The massive train can move up to 65 mph through the smallest towns in Ohio and across the nation. The engine can pull a mile of freight and passenger cars – – but it can’t swerve to miss a child playing on the railroad tracks.
“A train traveling at 55 mph takes at least a mile to stop, and that is in full emergency,” Senek said . “People dont understand that a train is dedicated to the tracks. It cant swerve to miss a person or a car,” Ohio Operation Lifesaver state coordinator Shel Senek said.
Ohio Operation Lifesaver is an education and enforcement initiative intended to heighten awareness and eliminate fatalities, injuries and property losses at railroad intersections and along the railways.
The dangers presented by trains are clouded by the romantic image of a smokestack train happily blowing its whistle as it rolls through a small town. Television, movies and even cartoons portray trains as friendly objects, which desensitizes drivers and pedestrians to the danger of trains, Senek said.

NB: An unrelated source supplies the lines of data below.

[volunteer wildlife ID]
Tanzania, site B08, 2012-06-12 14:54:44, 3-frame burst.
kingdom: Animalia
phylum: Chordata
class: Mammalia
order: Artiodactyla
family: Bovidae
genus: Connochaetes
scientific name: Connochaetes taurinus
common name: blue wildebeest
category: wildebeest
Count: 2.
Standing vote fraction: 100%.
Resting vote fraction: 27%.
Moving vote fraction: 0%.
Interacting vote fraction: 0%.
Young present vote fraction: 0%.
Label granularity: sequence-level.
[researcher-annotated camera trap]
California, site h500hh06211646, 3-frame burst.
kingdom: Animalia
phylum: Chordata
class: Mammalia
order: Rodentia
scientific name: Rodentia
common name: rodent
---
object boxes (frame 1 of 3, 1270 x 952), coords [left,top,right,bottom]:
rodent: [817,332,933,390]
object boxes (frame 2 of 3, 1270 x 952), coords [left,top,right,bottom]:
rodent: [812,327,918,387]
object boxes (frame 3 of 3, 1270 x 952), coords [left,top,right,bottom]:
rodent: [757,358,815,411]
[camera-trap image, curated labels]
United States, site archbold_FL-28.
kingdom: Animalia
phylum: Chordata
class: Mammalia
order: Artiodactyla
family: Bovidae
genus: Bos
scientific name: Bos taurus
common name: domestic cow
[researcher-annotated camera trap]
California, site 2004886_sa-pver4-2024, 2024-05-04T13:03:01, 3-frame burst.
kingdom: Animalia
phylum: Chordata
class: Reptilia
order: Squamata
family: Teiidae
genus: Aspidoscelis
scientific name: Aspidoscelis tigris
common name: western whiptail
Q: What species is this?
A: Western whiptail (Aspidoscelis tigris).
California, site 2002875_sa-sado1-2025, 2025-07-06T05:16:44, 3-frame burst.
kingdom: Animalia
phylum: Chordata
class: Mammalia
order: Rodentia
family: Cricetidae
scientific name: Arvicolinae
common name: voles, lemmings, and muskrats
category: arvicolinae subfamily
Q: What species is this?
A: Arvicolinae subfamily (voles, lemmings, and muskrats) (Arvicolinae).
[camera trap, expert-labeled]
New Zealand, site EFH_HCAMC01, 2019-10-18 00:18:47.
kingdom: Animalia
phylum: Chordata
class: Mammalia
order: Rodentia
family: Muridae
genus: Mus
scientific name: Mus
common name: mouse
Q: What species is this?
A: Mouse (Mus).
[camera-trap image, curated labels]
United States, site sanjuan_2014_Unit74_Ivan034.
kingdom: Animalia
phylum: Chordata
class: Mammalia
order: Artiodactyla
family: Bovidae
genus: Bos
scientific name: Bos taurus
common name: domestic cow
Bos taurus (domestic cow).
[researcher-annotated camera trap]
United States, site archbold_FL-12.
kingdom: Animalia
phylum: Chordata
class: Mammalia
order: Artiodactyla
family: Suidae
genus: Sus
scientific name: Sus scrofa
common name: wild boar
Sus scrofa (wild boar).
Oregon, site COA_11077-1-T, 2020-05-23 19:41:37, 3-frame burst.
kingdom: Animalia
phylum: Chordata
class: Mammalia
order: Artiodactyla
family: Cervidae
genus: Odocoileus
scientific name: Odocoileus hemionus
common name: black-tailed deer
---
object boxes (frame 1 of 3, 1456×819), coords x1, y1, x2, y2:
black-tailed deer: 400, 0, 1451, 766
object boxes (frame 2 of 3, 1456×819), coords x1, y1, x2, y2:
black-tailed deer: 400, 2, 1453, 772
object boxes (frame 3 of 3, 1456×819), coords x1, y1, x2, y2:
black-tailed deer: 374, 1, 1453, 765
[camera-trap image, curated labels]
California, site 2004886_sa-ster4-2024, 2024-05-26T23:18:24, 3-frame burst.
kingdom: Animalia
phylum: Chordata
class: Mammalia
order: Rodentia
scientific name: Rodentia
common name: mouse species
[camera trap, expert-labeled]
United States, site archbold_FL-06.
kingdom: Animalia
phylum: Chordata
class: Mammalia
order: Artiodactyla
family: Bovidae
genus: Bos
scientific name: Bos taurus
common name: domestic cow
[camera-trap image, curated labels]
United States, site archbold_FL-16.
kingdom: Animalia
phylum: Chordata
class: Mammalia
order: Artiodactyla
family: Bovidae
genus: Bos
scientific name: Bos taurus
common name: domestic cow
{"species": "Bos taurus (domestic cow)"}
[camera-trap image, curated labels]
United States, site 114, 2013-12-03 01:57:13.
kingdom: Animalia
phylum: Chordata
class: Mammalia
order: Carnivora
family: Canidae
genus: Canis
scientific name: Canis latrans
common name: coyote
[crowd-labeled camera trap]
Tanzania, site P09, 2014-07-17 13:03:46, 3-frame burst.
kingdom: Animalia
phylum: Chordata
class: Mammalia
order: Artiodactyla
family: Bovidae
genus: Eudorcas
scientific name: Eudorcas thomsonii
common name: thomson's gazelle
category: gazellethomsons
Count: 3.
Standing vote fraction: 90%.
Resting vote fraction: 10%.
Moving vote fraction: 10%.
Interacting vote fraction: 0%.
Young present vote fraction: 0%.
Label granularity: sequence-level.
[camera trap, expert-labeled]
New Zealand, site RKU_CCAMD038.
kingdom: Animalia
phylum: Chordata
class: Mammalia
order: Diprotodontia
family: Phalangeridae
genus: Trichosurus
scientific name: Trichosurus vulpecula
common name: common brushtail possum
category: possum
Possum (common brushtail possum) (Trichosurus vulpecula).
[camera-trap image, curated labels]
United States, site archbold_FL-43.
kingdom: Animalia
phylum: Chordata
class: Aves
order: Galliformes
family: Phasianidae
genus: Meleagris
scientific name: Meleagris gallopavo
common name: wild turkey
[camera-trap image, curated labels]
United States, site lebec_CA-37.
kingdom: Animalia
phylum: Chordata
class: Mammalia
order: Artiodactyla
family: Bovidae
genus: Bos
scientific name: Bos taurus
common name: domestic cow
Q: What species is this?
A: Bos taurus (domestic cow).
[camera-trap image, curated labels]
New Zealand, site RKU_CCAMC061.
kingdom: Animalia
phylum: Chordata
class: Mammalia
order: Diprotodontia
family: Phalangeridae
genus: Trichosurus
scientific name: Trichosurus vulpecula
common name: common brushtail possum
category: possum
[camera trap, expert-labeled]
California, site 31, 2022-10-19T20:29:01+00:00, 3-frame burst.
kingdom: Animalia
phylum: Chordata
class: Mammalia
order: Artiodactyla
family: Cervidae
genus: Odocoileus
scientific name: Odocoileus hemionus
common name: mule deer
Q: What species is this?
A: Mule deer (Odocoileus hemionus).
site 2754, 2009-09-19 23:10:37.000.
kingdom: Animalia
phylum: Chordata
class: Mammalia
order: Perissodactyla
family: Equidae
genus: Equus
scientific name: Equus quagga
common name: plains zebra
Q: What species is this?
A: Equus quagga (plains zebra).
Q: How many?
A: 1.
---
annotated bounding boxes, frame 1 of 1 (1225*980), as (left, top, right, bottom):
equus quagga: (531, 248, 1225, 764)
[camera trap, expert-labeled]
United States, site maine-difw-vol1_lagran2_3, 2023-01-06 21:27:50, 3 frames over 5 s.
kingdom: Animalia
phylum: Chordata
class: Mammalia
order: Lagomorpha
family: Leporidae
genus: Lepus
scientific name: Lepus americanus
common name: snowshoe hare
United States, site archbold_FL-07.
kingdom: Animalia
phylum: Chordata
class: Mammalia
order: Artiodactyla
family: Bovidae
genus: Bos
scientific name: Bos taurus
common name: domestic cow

“We want people to view this industry as friendly, but friendly from afar,” he said.
Senek said driving around railroad gates and walking over tracks other than at public crossings is not only dangerous, but also its criminal.
“The choice to go around a gate is exactly that: a choice. Most drivers dont realize that trains create an optical illusion. Their size and angle of approach can make a 65 mph train look like it is going 25 mph. The view is very deceptive,” he said.
Trespassing on railroad property, including crossing over tracks other than at a public crosswalk, is a misdemeanor punishable by a $250 fine and 30 days in jail.